The Avengers assemble during a New York battle.

Marvel’s fans, particularly those of the die-hard comic-book variety, are a patient bunch. For 4 years, they watched and waited in nervous anticipation as the studio baited them with post-credit teasers that worked to slowly draw together the characters from five different superhero box-office successes. Marvel’s build-up to The Avengers was the most drawn-out in Hollywood history; since 2008’s Iron Man, through 2011’s Captain America: The First Avenger, Marvel was slowly putting the pieces together for one colossal blockbuster. The hype around it was massive, perhaps more than any other film ever made. And it fell to Joss Whedon, a relative unknown to mainstream audiences, to make a film a capable of living up to it. Whedon, a geek god thanks to Buffy the Vampire Slayer, Firefly, Serenity and Dollhouse, had never even been near a movie of this magnitude before.

Luckily, both for The Avengers and his career, there’s not a trace of jitters from Whedon here; he directs with the eye of a true fanboy, making sure that there’s not a dull moment between the heavy-duty, jaw-dropping CGI battles that appear often, but not too often, throughout the film. He also has a keen eye for humor; this is the funniest Marvel movie by far, and the audience I saw the film with back when it was in theaters roared so hard and so often that entire lines of dialogue went unheard. And that’s a shame, because the screenplay is a gem, giving every character, even the one described as “a giant green rage monster” by his fellow heroes/misfits, time to shine along with some killer one-liners. Take for instance the wonderfully snarky and egotistical Tony Stark, aka Iron Man (Robert Downey Jr.) , who taunts his teammates even as he quietly pulls them together, nicknaming long-locked, arrogant Norse god Thor (Chris Hemsworth) “Point Break” and “Shakespeare in the Park,” while christening expert archer Hawkeye “Legolas.”

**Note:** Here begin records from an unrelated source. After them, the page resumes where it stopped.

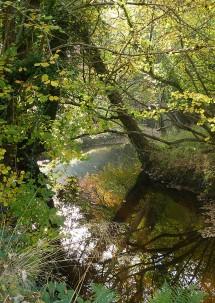 Sheinton Brook 2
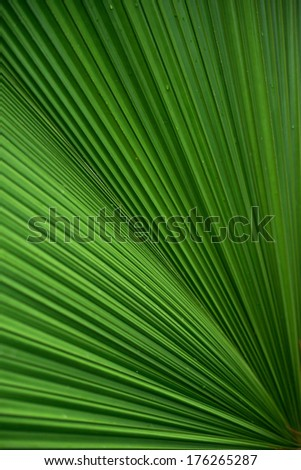 Pattern of a large palm leaf. - stock photo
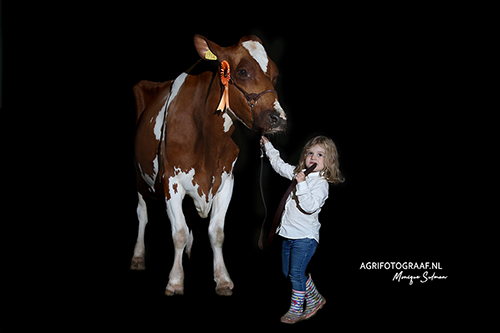 boerinnetje met koe op dairyshow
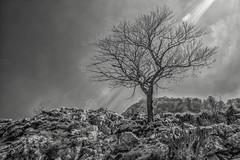 Lonely Tree (Jan Giesselink) Tags: blackandwhite mountain sunshine spring spain rocks branches asturias es drama lonelytree spanje picosdeeuropa cangasdeons principadodeasturias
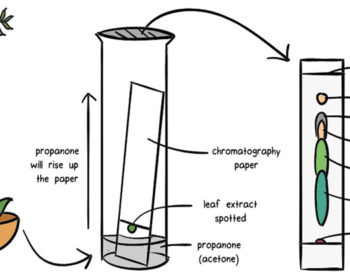 Chromatography- Principle, Types and Applications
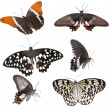 Foto de Stock  : Set of butterflies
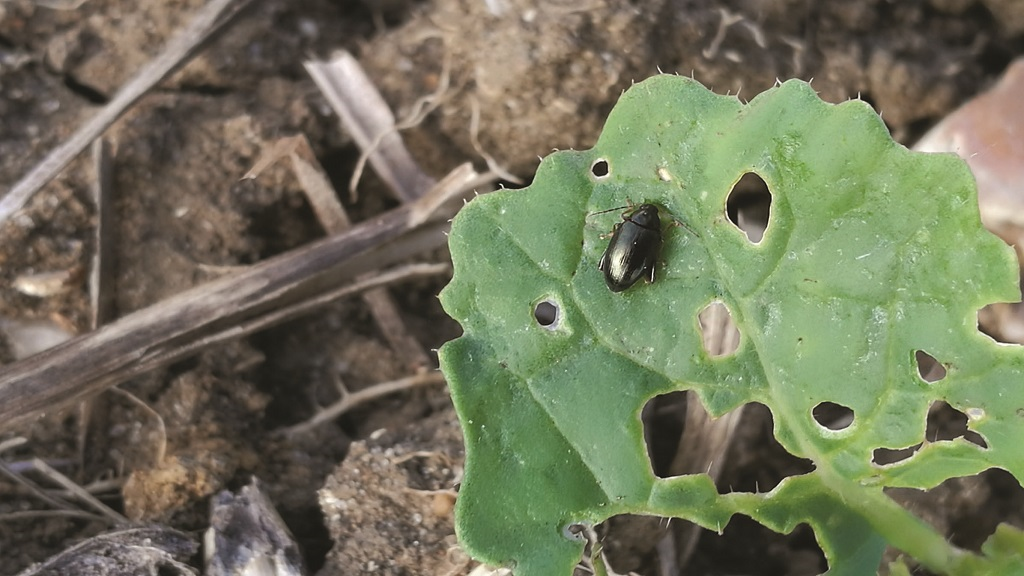 Improving crop tolerance to pest attacks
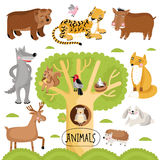 Animals vector set. Vector cartoon animals set. Wild forest animals include tiger, wolf, fox, bear and many other Stock Photos
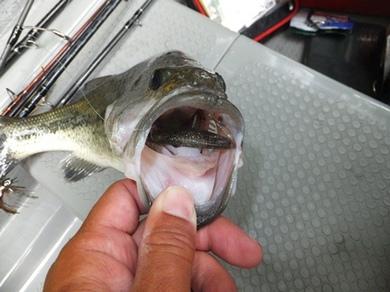 相模湖で釣れるワーム 6月8日.JPG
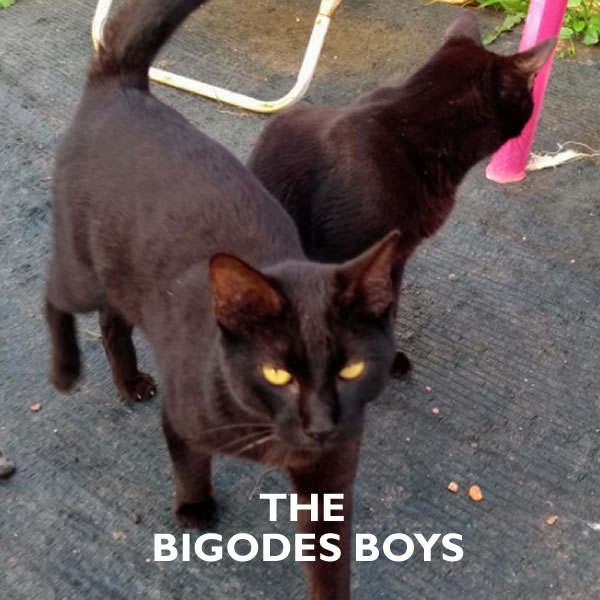 Cats for Adoption: the Boys from Tavira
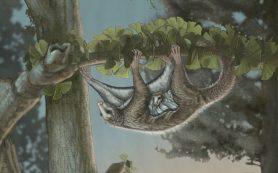 В Китае нашли планирующих млекопитающих Юрского периода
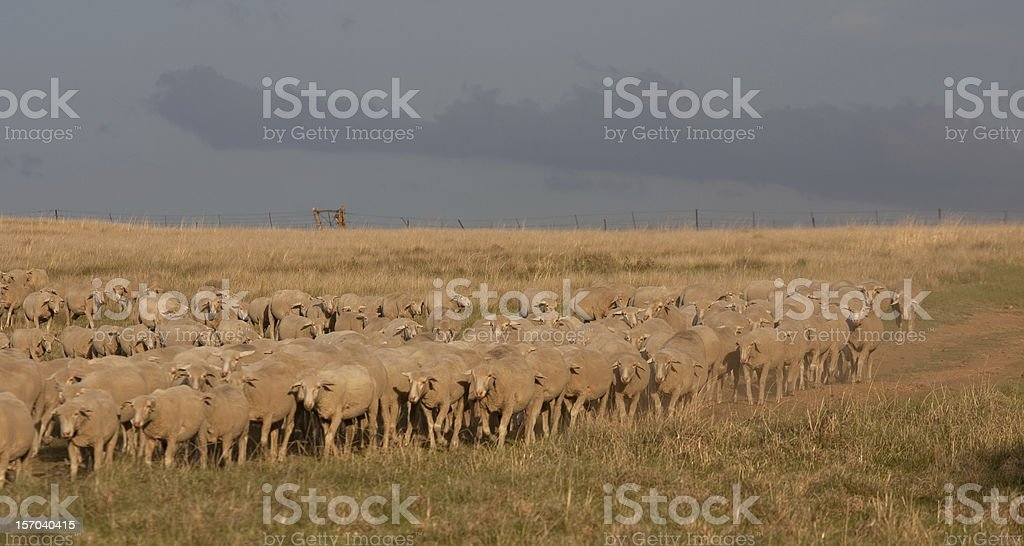 Flock of Merino sheep on a South African farm stock photo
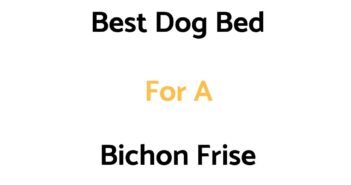 Best Dog Bed For A Bichon Frise: Top Beds, Reviews & Buyer's Guide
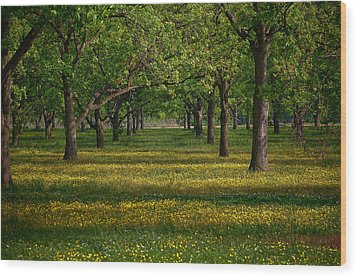 Springtime Through The Pecan Trees Wood Print by Renee Hardison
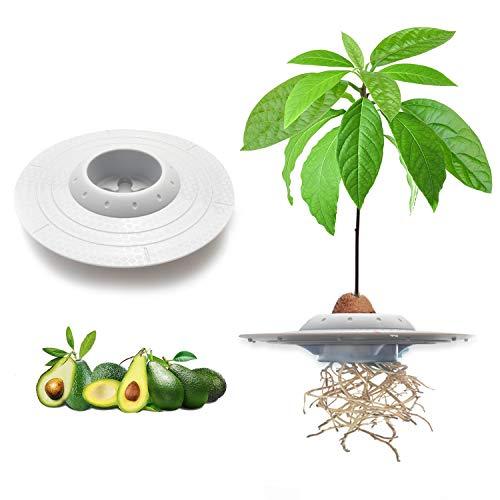 tEEZErshop kinder Avocado pflanzset,Das Beste Garten Samen Starter Geschenke fuer kinder...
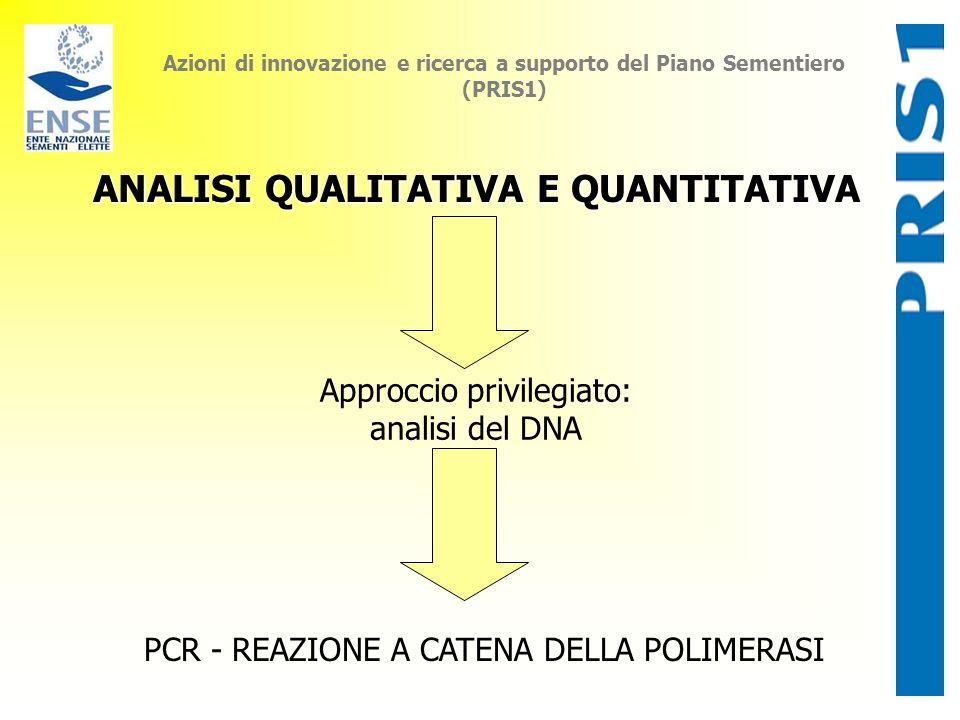 Azioni di innovazione e ricerca a supporto del Piano Sementiero (PRIS1) ANALISI QUALITATIVA E QUANTITATIVA Approccio privilegiato: analisi del DNA PCR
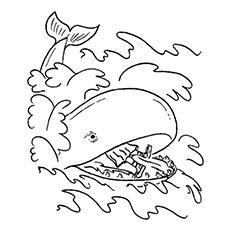 Jonah In Whale's Tummy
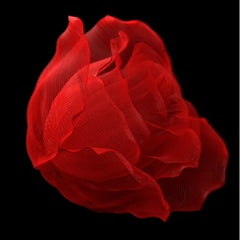Now Sleeps the Crimson Petal by Richard Devonshire, 3D rendering Limited Edition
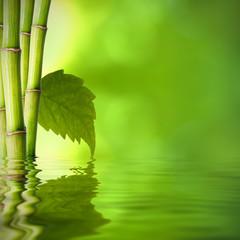 bambú con hoja verde frente al agua
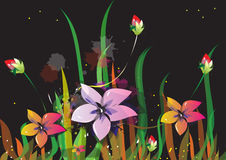 Flowers illustrated on black. Colorful flowers illustrated on black with green blades of grass Royalty Free Stock Photo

The Avengers begins with a bang, as eye-patch-wearing super-spy Nick Fury (Samuel L. Jackson, finally in a substantial role after being delegated to second-long post-credit teasers for far too long) barely escapes a top-secret SHIELD (Strategic Homeland Intervention, Enforcement and Logistics Division) base being brought down, in true blockbuster fashion, by the diabolical Norse god of mischief Loki (Tom Hiddleston), who has returned to wreak havoc on Earth after being chased off by his brother Thor last year in the latter’s stand-alone film.

Unfortunately, the movie has no choice but to reel it back a bit after the opening, as the superheroes are introduced. Among the freaks of nature Fury attempts to pair together in order to stop Loki from destroying the world are WWII-era super-soldier Captain America (Chris Evans), re-awakened after 70 years on ice, the beautiful, deadly and and aptly-named femme fatale Black Widow (Scarlett Johansson) and good-natured scientist Bruce Banner (Mark Ruffalo), who has an unfortunate tendency to destroy everything around him as the monstrous Hulk when angered. So many characters need time to develop, and Whedon knows that, taking the time to flesh them all out suitably. As the superheroes come together, it soon becomes evident that the biggest threat to the team is not Loki; rather, it’s their own lone-wolf tendencies and inflated egos. Some of the better scenes in the movie involve the heroes clashing with each other; a forest-set brawl between Iron Man, Thor and Captain America results in the utter destruction of the forest itself, while a thrilling sequence taking place aboard a massive airborne SHIELD base sees Black Widow fleeing a vengeful Hulk.

Ultimately, the Avengers find their way to New York City, where a massive battle ensues between the six teammates and an army of aliens called the Chitauri led by Loki. The effects are Oscar-worthy, and the action seamlessly follows all of the characters as they work to evacuate innocent New Yorkers and repel the invaders. In spite of this, however, the finale is the movie’s weakest link. As the robotic space-ships ravage the city, there is an unmistakably Transformers-esque vibe; the aliens are expendable unknowns and the film does nothing to change that. What saves the scene is that, unlike Transformers, this team of heroes is endlessly entertaining to watch, whether it’s the Hulk doing some good old-fashioned smashing or Hawkeye shooting arrows from the rooftops with enough accuracy to make Robin Hood blush. It’s no wonder that, when the camera pans across all of the heroes preparing for battle in the middle of the war-torn city (the money-shot to end all money-shots), the audience erupted into cheering and applause.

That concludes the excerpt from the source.